===== DATA FOR ANALYSIS

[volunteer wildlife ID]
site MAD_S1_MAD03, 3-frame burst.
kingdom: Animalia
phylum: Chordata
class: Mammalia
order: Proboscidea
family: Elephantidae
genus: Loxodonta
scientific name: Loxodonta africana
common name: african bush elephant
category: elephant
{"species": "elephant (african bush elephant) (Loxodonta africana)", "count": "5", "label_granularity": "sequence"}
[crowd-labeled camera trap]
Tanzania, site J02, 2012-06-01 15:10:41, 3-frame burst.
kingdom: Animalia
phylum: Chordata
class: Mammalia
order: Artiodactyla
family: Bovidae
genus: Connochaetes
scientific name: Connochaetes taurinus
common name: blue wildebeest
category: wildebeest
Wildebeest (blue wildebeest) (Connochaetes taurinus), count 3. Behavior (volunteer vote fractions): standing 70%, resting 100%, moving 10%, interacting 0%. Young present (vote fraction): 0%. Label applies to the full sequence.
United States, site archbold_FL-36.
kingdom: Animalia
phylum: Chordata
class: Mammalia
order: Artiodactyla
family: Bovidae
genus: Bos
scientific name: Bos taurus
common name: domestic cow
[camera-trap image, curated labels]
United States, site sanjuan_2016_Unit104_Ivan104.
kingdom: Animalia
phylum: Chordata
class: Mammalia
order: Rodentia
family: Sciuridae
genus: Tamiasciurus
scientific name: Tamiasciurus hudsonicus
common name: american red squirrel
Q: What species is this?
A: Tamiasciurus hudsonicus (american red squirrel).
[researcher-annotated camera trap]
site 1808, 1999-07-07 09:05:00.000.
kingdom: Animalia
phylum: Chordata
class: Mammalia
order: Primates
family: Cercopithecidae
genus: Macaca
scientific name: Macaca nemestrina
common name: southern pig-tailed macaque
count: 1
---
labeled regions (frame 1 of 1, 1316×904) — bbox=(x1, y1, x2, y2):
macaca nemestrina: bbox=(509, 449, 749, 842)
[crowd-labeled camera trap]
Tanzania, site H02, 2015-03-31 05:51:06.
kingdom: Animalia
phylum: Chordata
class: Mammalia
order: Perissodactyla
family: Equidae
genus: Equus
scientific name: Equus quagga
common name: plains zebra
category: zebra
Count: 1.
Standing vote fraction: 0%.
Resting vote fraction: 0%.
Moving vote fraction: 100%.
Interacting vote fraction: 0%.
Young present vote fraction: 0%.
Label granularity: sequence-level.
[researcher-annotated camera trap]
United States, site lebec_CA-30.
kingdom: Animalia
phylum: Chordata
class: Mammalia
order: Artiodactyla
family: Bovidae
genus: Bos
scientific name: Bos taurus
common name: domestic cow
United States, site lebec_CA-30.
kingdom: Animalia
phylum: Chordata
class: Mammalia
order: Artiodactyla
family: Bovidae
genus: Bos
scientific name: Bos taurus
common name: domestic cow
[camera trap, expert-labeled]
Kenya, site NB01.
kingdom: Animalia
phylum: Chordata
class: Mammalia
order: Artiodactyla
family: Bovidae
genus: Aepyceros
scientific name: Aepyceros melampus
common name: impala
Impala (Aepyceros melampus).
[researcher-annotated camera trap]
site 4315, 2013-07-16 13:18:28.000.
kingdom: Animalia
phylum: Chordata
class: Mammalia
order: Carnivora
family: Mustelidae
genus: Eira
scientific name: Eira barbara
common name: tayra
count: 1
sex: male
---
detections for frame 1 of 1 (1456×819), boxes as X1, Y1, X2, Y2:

==========

*WHAT IS BEING ASKED*.
Go through the entries above and reproduce each one exactly.

*TASK RESULT*.
[volunteer wildlife ID]
site MAD_S1_MAD03, 3-frame burst.
kingdom: Animalia
phylum: Chordata
class: Mammalia
order: Proboscidea
family: Elephantidae
genus: Loxodonta
scientific name: Loxodonta africana
common name: african bush elephant
category: elephant
{"species": "elephant (african bush elephant) (Loxodonta africana)", "count": "5", "label_granularity": "sequence"}
[crowd-labeled camera trap]
Tanzania, site J02, 2012-06-01 15:10:41, 3-frame burst.
kingdom: Animalia
phylum: Chordata
class: Mammalia
order: Artiodactyla
family: Bovidae
genus: Connochaetes
scientific name: Connochaetes taurinus
common name: blue wildebeest
category: wildebeest
Wildebeest (blue wildebeest) (Connochaetes taurinus), count 3. Behavior (volunteer vote fractions): standing 70%, resting 100%, moving 10%, interacting 0%. Young present (vote fraction): 0%. Label applies to the full sequence.
United States, site archbold_FL-36.
kingdom: Animalia
phylum: Chordata
class: Mammalia
order: Artiodactyla
family: Bovidae
genus: Bos
scientific name: Bos taurus
common name: domestic cow
[camera-trap image, curated labels]
United States, site sanjuan_2016_Unit104_Ivan104.
kingdom: Animalia
phylum: Chordata
class: Mammalia
order: Rodentia
family: Sciuridae
genus: Tamiasciurus
scientific name: Tamiasciurus hudsonicus
common name: american red squirrel
Q: What species is this?
A: Tamiasciurus hudsonicus (american red squirrel).
[researcher-annotated camera trap]
site 1808, 1999-07-07 09:05:00.000.
kingdom: Animalia
phylum: Chordata
class: Mammalia
order: Primates
family: Cercopithecidae
genus: Macaca
scientific name: Macaca nemestrina
common name: southern pig-tailed macaque
count: 1
---
labeled regions (frame 1 of 1, 1316×904) — bbox=(x1, y1, x2, y2):
macaca nemestrina: bbox=(509, 449, 749, 842)
[crowd-labeled camera trap]
Tanzania, site H02, 2015-03-31 05:51:06.
kingdom: Animalia
phylum: Chordata
class: Mammalia
order: Perissodactyla
family: Equidae
genus: Equus
scientific name: Equus quagga
common name: plains zebra
category: zebra
Count: 1.
Standing vote fraction: 0%.
Resting vote fraction: 0%.
Moving vote fraction: 100%.
Interacting vote fraction: 0%.
Young present vote fraction: 0%.
Label granularity: sequence-level.
[researcher-annotated camera trap]
United States, site lebec_CA-30.
kingdom: Animalia
phylum: Chordata
class: Mammalia
order: Artiodactyla
family: Bovidae
genus: Bos
scientific name: Bos taurus
common name: domestic cow
United States, site lebec_CA-30.
kingdom: Animalia
phylum: Chordata
class: Mammalia
order: Artiodactyla
family: Bovidae
genus: Bos
scientific name: Bos taurus
common name: domestic cow
[camera trap, expert-labeled]
Kenya, site NB01.
kingdom: Animalia
phylum: Chordata
class: Mammalia
order: Artiodactyla
family: Bovidae
genus: Aepyceros
scientific name: Aepyceros melampus
common name: impala
Impala (Aepyceros melampus).
[researcher-annotated camera trap]
site 4315, 2013-07-16 13:18:28.000.
kingdom: Animalia
phylum: Chordata
class: Mammalia
order: Carnivora
family: Mustelidae
genus: Eira
scientific name: Eira barbara
common name: tayra
count: 1
sex: male
---
detections for frame 1 of 1 (1456×819), boxes as X1, Y1, X2, Y2:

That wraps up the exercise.